# PROBLEM TO SOLVE:
Look below for the line with "easyrecovery数据"; begin the copy there and stop after the line with "انطلاق فعاليات سلسلة", keeping the text exact and the pictures out.

# DATA EXTRACTS:
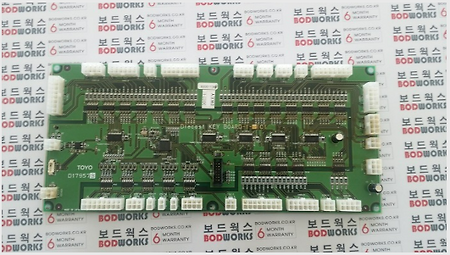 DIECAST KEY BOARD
--
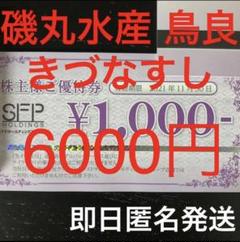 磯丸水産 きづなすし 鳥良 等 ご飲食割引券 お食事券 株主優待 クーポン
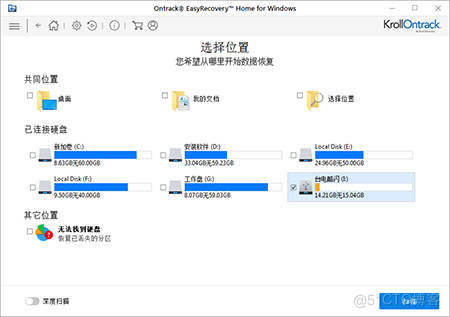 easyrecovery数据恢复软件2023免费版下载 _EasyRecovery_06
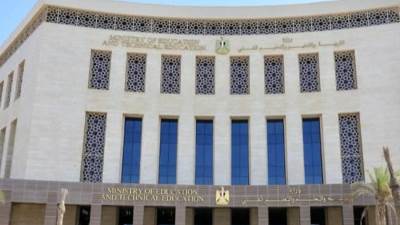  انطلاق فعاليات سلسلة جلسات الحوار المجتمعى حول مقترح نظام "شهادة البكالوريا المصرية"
* * *
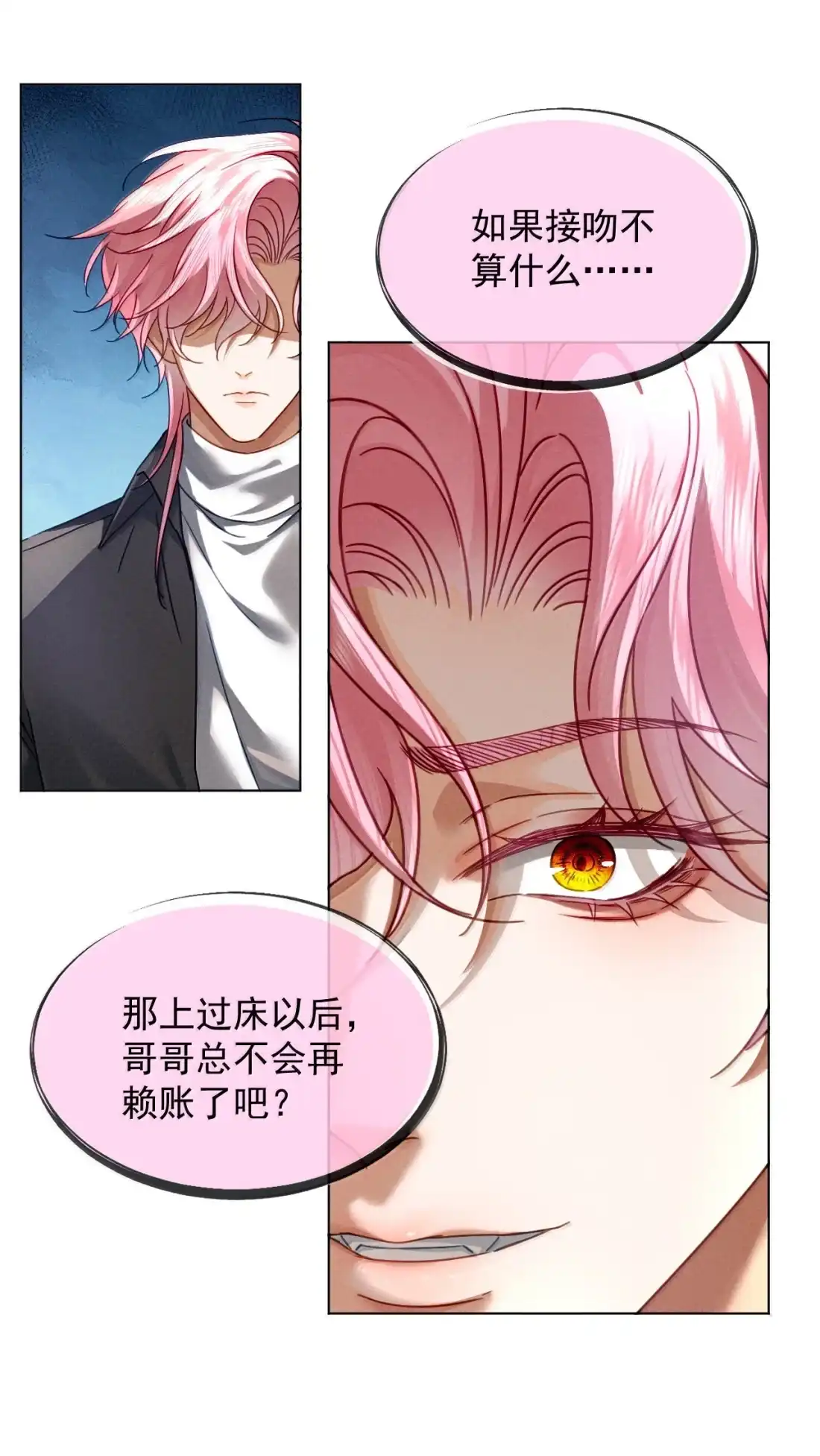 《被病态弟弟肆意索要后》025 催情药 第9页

# TASK RESPONSE:
 easyrecovery数据恢复软件2023免费版下载 _EasyRecovery_06
  انطلاق فعاليات سلسلة جلسات الحوار المجتمعى حول مقترح نظام "شهادة البكالوريا المصرية"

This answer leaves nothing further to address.